**Exercise set:**
**A)** According to the Fátima Moreno interview, in what city is the family house where she was cleaning the swimming pool?
**B)** List every titled work with its year that appears in the Fátima Moreno interview.
**C)** In the Fátima Moreno interview, rewrite the passage that begins at the words "Drawing is an" and stops after "times and realities.", changing "mental blocks" to "creative blocks".

**Source excerpt:**

Fátima Moreno

The creation of this piece started last spring while Fátima Moreno was cleaning the swimming pool at her family’s house in Granada. She noticed how the pressure of the water from the hose on the accumulated moss on walls was the perfect canvas to create an ephemeral scene on. She shared this with her friend Joana Colomar who suggested they film the process together. We later transferred the scene onto a limited edition silk piece for you to wear or to hang, hoping that everything that was involved in creating this piece may remind you of the warmth of friendship and summer sun.

Cancaneo, 2021

How would you define what you do? 

I draw. Through drawing, I express myself freely. I sometimes feel that the drawing is quicker than I am; it changes and evolves almost on its own without me controlling it. Drawings can often get tired of themselves; I believe that they hate repeating themselves, so they twist and turn and look for new stimuli and ways to resonate. Drawing for me is like working out. Actually, it’s like a dance. It makes whimsical, sensual, and sometimes naïve movements, or grotesque, comical shapes. It creates independent narratives. (My) drawing has layers of fiction, myths, realities, or intermittent fluctuation between dreams.

Arrebato, 2020

Los secretos, 2020

Drawing is an exercise I do to seduce myself. I have fun with it, it can even make me laugh. It makes me feel fantastically powerful although it can really make me suffer sometimes when I have mental blocks. But I’ve learned that they pass and I try not to dwell on them so much.

Sin saberlo, 2020

What is an important artistic reference for your work? 

Many artists continually inspire me, from different times and realities.

(Detection examples)
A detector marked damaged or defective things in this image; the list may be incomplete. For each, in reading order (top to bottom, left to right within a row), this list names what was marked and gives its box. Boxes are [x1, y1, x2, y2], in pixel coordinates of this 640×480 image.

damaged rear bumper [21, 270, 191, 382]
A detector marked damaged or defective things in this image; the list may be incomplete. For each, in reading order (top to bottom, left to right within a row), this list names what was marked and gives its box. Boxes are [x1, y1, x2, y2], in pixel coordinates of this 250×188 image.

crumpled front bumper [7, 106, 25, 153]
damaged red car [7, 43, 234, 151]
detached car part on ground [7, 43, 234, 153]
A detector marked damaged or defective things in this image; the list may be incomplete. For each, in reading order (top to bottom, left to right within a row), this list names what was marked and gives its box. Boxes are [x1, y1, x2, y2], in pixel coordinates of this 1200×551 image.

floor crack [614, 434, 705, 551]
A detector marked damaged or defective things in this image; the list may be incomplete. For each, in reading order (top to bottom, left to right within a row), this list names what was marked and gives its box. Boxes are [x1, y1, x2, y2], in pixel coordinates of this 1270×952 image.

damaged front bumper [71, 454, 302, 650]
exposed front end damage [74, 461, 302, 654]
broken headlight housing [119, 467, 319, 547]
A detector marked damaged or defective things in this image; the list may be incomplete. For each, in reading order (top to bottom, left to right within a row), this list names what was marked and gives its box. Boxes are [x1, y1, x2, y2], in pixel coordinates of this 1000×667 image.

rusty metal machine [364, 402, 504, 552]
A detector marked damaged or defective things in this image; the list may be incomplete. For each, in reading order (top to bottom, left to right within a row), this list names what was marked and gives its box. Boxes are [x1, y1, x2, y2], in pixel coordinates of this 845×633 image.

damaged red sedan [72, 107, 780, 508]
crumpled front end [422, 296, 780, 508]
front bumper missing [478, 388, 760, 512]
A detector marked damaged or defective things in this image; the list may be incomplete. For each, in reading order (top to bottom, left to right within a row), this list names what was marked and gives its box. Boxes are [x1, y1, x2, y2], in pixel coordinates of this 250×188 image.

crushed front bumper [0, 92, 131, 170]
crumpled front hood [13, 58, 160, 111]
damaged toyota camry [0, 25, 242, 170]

**Answers provided:**
**A)** Granada

**B)**
- Cancaneo, 2021
- Arrebato, 2020
- Los secretos, 2020
- Sin saberlo, 2020

**C)**
Drawing is an exercise I do to seduce myself. I have fun with it, it can even make me laugh. It makes me feel fantastically powerful although it can really make me suffer sometimes when I have creative blocks. But I’ve learned that they pass and I try not to dwell on them so much.

Sin saberlo, 2020

What is an important artistic reference for your work? 

Many artists continually inspire me, from different times and realities.